Couscous Salad, a Mediterranean classic, boasts a refreshing mix of textures and flavors. Couscous is a staple food throughout the North African cuisines of Tunisia, Algeria, Morocco, and Libya. This simple and healthy grain provides a great base for salads, offering a pleasing texture and beautiful backdrop for colorful vegetables and dressings. This salad is easy to whip up and can be easily customized to suit personal taste.
Ingredients:
- 1 cup of couscous
- 1½ cups of water or vegetable/chicken broth
- 2 tablespoons of olive oil
- 1 red bell pepper, finely chopped
- 1 cucumber, finely chopped
- 2 green onions, thinly sliced
- ¼ cup of fresh mint, finely chopped
- ¼ cup of fresh parsley, finely chopped
- Juice and zest of one lemon
- Salt and pepper to taste
Preparation:
- Prepare the Base: Add couscous to boiling water or broth. Return the liquid to a simmer, then remove from heat and cover. Allow couscous to absorb the liquid for about 5-10 minutes. After it is fully cooked, fluff it with a fork and drizzle with olive oil to keep it light and prevent clumping.

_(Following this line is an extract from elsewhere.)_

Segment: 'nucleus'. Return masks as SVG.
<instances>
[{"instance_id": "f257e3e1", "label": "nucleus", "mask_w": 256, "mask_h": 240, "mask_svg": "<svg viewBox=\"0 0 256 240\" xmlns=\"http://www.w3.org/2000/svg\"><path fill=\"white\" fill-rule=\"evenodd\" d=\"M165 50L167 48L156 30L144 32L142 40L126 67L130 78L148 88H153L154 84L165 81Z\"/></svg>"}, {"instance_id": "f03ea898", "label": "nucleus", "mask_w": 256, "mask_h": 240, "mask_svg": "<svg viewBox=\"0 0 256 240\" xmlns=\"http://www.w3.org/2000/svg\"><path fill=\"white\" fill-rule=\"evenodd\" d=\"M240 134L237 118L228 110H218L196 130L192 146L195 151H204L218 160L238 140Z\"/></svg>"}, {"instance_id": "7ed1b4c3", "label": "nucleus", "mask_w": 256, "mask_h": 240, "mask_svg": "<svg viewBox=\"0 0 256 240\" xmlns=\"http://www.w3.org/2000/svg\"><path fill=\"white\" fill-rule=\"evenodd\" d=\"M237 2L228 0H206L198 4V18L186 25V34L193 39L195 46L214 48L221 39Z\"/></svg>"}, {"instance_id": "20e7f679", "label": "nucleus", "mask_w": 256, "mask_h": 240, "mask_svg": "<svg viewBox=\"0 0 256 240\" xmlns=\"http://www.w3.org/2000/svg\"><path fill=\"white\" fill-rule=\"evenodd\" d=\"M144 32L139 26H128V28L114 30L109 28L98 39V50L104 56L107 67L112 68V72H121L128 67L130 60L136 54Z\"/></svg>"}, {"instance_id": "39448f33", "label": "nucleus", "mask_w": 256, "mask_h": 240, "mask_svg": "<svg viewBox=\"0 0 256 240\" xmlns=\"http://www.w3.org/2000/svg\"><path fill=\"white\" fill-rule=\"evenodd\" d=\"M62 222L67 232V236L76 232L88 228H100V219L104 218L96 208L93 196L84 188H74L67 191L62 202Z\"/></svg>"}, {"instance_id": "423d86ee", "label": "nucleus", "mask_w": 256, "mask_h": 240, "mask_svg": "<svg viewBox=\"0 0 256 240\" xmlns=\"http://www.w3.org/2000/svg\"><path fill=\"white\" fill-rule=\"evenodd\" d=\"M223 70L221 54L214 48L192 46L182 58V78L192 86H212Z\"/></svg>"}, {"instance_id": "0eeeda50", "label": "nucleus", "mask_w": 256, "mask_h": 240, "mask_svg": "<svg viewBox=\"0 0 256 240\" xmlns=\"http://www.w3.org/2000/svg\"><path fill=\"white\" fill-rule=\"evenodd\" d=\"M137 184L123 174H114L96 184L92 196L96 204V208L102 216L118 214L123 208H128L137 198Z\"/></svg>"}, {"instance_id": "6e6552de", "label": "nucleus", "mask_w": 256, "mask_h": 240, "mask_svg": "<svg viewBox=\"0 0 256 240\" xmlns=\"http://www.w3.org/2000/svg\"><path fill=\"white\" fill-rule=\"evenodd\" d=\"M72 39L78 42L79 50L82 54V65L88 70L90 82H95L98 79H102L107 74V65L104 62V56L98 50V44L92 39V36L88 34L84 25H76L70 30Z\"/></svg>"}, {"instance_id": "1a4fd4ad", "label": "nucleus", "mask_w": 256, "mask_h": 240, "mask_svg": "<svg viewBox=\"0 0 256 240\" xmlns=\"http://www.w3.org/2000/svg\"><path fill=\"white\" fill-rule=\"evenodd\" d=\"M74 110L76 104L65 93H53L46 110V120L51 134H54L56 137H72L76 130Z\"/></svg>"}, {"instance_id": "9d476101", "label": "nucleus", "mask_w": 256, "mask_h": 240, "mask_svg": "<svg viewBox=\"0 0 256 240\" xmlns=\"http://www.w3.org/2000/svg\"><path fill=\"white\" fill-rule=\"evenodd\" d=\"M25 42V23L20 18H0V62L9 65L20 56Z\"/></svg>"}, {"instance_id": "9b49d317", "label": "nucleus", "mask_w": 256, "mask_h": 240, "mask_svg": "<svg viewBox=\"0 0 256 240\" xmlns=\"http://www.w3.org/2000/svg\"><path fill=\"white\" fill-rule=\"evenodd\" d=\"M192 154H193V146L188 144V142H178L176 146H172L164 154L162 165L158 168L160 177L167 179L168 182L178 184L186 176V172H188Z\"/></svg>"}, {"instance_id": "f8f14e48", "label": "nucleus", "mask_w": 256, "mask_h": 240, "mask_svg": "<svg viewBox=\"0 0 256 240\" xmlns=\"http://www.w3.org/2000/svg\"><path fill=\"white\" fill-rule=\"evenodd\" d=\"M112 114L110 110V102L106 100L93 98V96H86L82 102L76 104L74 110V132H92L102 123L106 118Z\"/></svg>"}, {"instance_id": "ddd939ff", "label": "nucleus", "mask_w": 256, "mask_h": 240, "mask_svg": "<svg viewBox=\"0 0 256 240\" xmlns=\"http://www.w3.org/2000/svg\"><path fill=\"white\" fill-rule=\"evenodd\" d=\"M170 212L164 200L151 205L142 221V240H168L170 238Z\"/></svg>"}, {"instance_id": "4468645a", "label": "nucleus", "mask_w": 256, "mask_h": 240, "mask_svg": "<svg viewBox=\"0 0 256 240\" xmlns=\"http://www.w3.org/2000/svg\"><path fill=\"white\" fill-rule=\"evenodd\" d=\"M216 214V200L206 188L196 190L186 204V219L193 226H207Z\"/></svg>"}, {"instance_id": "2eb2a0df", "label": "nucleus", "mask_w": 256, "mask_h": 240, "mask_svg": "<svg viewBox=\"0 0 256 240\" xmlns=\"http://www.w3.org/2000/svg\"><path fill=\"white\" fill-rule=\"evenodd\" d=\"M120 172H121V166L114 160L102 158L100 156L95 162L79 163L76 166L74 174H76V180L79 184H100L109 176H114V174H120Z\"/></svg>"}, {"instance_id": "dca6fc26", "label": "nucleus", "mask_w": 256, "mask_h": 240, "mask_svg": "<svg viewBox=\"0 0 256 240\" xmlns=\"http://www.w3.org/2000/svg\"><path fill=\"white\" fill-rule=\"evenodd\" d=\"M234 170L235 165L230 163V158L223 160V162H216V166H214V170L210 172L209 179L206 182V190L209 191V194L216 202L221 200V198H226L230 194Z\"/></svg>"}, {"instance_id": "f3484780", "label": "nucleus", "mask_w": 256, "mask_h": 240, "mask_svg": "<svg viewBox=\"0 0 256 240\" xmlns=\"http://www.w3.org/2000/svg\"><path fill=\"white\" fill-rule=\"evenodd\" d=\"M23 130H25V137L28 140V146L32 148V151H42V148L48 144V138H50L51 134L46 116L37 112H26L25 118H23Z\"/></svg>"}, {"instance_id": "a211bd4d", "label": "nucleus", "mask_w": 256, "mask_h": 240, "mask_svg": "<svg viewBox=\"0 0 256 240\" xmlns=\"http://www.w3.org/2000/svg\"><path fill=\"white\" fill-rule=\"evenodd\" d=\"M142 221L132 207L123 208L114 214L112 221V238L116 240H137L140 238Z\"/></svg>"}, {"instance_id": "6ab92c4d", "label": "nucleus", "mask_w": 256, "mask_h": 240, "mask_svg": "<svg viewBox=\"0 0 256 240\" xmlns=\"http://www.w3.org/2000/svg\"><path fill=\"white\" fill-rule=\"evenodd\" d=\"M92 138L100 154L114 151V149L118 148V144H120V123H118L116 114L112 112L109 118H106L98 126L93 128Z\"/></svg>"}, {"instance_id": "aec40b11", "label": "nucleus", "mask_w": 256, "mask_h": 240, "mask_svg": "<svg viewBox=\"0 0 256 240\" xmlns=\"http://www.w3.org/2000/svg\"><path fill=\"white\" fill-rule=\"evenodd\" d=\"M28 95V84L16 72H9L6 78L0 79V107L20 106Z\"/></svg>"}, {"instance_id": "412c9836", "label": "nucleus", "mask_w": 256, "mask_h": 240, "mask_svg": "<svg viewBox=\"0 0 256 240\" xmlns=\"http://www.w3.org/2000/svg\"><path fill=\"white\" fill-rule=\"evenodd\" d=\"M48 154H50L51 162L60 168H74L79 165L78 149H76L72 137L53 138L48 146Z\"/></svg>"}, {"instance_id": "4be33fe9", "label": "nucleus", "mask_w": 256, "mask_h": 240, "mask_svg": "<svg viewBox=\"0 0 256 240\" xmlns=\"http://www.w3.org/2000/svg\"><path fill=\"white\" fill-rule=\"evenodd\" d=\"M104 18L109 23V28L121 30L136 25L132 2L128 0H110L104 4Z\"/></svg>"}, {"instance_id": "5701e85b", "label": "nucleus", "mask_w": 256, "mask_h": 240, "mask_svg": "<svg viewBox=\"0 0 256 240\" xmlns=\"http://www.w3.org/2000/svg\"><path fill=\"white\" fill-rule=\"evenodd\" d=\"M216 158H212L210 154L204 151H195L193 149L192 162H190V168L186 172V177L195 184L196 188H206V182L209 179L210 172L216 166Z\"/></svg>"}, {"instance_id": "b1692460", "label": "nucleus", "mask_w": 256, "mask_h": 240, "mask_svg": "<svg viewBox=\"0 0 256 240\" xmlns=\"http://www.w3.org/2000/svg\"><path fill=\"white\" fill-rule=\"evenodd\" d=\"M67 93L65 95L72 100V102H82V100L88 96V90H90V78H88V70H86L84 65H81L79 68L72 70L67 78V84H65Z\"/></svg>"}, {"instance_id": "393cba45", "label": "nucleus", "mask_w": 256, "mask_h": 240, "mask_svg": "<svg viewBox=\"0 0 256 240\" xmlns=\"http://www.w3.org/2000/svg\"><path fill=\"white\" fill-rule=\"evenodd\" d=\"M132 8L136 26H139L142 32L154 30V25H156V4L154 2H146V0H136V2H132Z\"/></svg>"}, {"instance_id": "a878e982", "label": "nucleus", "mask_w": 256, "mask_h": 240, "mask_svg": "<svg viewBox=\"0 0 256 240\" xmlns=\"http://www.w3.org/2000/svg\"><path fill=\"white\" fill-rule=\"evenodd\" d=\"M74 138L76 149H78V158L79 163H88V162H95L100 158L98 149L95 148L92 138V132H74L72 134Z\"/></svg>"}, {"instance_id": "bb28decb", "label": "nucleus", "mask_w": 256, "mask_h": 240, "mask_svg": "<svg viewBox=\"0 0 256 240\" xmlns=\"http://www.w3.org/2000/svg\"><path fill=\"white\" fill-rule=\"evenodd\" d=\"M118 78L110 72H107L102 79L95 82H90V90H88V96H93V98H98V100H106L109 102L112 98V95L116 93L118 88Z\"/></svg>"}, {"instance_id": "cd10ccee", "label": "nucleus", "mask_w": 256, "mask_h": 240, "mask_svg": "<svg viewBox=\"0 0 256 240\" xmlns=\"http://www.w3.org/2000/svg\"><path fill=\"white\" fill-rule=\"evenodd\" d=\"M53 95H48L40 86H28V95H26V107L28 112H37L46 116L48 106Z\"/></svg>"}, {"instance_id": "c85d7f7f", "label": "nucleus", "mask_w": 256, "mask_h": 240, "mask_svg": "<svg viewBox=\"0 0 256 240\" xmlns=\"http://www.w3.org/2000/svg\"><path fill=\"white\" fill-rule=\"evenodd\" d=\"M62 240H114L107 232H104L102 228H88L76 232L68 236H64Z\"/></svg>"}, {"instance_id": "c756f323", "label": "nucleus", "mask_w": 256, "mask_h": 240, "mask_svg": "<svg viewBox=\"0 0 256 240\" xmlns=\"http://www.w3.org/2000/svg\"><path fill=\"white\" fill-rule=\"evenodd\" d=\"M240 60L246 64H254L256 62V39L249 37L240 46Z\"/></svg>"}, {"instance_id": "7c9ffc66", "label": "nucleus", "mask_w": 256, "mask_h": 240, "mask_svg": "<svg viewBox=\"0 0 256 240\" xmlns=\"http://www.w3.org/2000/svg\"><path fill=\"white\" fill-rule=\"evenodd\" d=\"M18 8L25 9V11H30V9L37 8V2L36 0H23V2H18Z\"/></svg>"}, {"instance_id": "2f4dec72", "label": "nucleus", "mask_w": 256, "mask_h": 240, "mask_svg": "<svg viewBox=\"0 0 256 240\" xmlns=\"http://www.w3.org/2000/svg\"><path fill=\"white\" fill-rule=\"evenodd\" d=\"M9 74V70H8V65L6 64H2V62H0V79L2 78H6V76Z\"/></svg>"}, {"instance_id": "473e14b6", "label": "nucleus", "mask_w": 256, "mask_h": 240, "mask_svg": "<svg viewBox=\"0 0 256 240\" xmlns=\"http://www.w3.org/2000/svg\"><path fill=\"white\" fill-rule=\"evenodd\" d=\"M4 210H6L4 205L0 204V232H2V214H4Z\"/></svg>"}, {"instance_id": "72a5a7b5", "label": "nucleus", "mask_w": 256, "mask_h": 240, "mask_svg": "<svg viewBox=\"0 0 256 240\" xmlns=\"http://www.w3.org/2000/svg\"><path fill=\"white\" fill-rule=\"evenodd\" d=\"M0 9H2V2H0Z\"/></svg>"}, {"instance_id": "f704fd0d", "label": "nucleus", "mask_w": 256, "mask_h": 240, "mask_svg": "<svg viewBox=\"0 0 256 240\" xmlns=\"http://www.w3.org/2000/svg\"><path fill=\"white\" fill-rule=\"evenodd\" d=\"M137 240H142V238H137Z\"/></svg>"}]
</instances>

- Mix in Fresh Ingredients: In a large bowl, combine the cooked and cooled couscous, chopped bell pepper, cucumber, green onions, mint, and parsley. Stir well to combine.
- Season and Serve: Add the lemon juice and zest to the salad. Season with salt and pepper, then toss everything together until well mixed. Taste and adjust seasoning if needed. This salad can be served at room temperature or chilled. It makes a wonderful main dish or side.
Tip:
To make your salad even more flavorful, consider adding crumbled feta cheese, olives or toasted nuts. You could also add protein like grilled chicken or chickpeas to turn this side dish into a satisfying meal. And don't forget: salads like this one always taste better after they've been allowed to rest, allowing all the flavors to meld together.